# Locating tap-in location



## Hoosier (Jun 12, 2018)

I plan to reconfigure my irrigation system, which was installed when the house was built 20 years ago. Hoping to use the existing "guts" of the system, and just update the sprinkler head locations, maybe split some zones up into multiple zones, etc. With the exception of the first 2 zones, all of the valves are in one box, so my plan is to add valves to that box if need be, and then re-run the pipe from each of those valves to where I need it to be. It's probably safe to say that the company that installed the system didn't put much time into calculating flow rate, pressure loss, etc., just based on the fact that the sprinkler head locations aren't even close to optimal for even/full coverage.

So, I have been reading and re-reading irrigationtutorials.com for the past week, and am designing as if there wasn't already a system, then seeing if I can make that work with the current setup without having to move valve locations or add boxes. I may design the system and then hire out the install, but even if I go that route, having them run the pvc from the current valves is probably quite a bit cheaper than moving valves or adding new valves/boxes in different locations.

I'm not far into the tutorials, but have mapped the yard and am at the stage of filling out the design data form (https://www.irrigationtutorials.com/data.htm).

I'm trying to determine my Available GPM, and to do that, I need to figure out where the current system is tapped into.

Here is a picture of the supply pipe (black PE) going into the house:

I think that the branch off of that is going to the hose bibs, if that's relevant. The supply pipe goes into the house about 4.5 feet below grade, so it's not practical to dig to that and follow it towards the water meter to see if the system taps in before it enters the house.

Outside, about 6 feet from where the supply line enters the house, there is an RPZ valve:


If the system is tapped into the hose bib pipe, I need to use the 3/4" specs (11 GPM), but if it's tapped into the supply line before it enters the house, I need to use the 1" specs (18 GPM).

Any guidance or ideas on how to determine this would be much appreciated.

> [Task instructions]:
• a. List every measurement in the forum post about locating the irrigation tap-in that is given in feet, inches, or gallons per minute.
• b. According to the forum post about locating the irrigation tap-in, what kind of valve sits outside about 6 feet from where the supply line enters the house?

> [Items]:
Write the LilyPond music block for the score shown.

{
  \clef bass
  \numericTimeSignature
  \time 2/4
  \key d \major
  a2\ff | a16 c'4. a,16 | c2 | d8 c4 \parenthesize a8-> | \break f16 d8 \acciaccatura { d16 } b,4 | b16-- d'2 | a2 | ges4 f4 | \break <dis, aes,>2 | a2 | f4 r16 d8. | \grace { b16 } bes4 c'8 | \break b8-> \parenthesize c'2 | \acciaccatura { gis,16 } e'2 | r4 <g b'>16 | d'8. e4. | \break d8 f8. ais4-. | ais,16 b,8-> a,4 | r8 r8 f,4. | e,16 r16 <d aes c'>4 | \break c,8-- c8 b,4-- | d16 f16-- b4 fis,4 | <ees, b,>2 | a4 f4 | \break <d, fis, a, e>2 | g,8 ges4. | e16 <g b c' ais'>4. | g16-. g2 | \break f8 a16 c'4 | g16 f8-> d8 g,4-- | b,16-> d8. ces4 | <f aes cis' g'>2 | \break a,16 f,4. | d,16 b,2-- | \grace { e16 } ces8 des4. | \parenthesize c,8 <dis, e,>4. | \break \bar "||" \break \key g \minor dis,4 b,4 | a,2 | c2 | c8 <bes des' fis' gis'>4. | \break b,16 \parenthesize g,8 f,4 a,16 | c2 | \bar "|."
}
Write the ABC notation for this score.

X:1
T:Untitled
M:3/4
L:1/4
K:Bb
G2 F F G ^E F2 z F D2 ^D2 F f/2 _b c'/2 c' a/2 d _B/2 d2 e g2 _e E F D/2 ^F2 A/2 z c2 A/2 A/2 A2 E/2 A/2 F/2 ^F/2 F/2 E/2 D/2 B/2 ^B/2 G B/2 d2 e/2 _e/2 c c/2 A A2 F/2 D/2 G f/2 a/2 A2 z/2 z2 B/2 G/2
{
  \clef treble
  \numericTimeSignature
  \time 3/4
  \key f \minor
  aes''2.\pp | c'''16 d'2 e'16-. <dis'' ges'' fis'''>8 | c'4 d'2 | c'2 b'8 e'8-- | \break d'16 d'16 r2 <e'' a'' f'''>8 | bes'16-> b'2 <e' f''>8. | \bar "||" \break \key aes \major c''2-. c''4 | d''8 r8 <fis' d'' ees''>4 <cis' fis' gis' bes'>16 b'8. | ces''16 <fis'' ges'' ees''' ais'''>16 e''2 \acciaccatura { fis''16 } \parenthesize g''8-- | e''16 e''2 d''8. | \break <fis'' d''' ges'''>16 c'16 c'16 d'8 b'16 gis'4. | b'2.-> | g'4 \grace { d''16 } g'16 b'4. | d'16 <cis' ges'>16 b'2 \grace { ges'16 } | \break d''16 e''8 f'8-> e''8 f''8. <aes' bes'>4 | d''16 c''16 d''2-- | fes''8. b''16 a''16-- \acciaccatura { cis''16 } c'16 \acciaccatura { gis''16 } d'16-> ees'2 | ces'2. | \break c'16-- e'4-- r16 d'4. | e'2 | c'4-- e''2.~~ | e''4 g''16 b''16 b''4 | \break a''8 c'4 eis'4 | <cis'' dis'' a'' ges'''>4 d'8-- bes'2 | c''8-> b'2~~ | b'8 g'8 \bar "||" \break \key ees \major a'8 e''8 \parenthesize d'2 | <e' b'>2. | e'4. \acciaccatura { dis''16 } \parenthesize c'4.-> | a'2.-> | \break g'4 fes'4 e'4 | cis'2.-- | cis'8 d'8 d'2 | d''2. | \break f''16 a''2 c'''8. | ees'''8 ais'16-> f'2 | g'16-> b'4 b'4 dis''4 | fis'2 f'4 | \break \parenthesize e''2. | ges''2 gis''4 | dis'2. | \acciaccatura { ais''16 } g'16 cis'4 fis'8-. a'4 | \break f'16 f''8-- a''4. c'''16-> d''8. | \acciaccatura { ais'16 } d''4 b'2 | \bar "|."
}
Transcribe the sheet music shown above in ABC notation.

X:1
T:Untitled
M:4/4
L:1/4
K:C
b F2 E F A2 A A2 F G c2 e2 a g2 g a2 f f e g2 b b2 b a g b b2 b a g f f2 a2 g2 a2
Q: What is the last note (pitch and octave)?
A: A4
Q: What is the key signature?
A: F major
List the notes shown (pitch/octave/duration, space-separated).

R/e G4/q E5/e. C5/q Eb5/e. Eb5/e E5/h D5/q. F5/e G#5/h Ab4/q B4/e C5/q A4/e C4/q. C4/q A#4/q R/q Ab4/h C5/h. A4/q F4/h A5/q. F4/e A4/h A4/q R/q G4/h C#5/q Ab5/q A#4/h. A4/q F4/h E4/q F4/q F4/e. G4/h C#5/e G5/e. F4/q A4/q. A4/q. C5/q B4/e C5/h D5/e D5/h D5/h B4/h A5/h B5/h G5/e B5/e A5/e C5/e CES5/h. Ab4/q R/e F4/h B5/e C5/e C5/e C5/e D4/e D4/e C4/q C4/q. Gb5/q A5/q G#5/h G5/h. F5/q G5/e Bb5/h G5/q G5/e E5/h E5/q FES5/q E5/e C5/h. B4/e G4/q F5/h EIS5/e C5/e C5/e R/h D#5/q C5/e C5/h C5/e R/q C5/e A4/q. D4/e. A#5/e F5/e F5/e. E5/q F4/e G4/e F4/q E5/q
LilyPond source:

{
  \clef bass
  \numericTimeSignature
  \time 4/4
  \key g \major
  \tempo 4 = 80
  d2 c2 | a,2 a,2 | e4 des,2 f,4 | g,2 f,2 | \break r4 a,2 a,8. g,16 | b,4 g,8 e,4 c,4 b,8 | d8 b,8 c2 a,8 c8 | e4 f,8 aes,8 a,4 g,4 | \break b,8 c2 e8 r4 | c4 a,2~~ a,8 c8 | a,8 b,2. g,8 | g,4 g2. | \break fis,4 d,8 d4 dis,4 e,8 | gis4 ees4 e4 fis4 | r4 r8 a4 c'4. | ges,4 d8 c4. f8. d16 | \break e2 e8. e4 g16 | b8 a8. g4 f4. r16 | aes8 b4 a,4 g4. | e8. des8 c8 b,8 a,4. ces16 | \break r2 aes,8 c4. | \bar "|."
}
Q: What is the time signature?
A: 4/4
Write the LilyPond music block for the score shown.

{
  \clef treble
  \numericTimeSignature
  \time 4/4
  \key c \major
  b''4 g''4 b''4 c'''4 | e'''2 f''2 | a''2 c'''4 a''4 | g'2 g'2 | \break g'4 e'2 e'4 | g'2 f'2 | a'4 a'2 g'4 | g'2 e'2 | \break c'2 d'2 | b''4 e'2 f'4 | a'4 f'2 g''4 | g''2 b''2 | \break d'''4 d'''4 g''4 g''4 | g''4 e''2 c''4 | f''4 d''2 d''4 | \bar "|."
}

> [Answer set]:
• a.
- 4.5 feet
- 6 feet
- 3/4"
- 11 GPM
- 1"
- 18 GPM

• b. An RPZ valve.